While the wheels on the Specialized and Ridley bikes shown have quick-release skewers, the Sarto has twin thru-axles, secured by a 6mm hex key. There was no word on how quickly these wheels could be removed using this setup, but we'd say this arrangement, as neat as it looks, is merely a development tool and possibly even a quirk of the Sarto frameset used for this event. We're sure Campagnolo does have a thru-axle retention system in development and testing, but we'll have to wait a little longer to see it.

All of the new discs are hydraulic - Campagnolo hasn't even entertained the idea of mechanical disc brakes - which is no surprise for a product initially aimed at top-level racing, and with hydraulic discs always proving superior to their mechanical cousins, we won't lose any sleep over that. The hydraulic brakes are compatible with both mechanical and EPS levers though, their only external difference being the inboard thumb shifter.

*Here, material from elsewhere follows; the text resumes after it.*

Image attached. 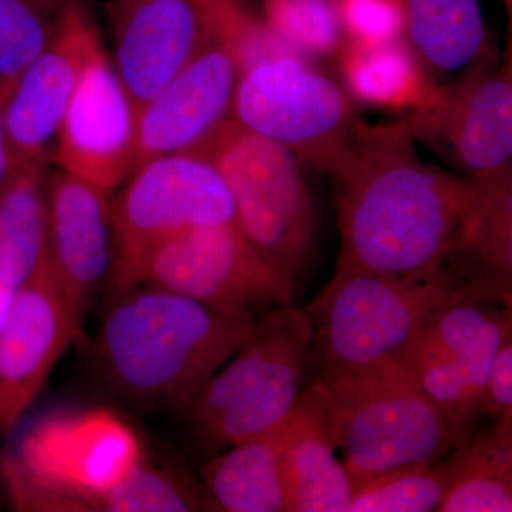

As a longstanding wheel manufacturer, every bike featured Campy Tech Lab-logoed wheels, which are a further, logical part of Campagnolo's disc brake project.

All we were told is that there will eventually be a variety of disc-ready wheels in aluminium and carbon.

Those presented to us were all identical, with 24-hole Mega G3 spoking front and rear, asymmetric flange widths, straight-pull spokes, and full-carbon rims that looked to be 50mm deep and roughly 24mm wide, since the 25mm Continental Competition tubulars fitted were almost perfectly aligned with the rim's outer face. Although the rims look usefully wide, their profile is flat-sided, resembling a snub-nosed or truncated isosceles triangle.

The finish of the hydraulic levers, calipers and rotors already looks very polished, aside from the 'Not for sale' additions. There is no definite public release date for any of Campagnolo's disc brake technology yet, but the brand seems upbeat about it being sooner rather than later, so watch this space.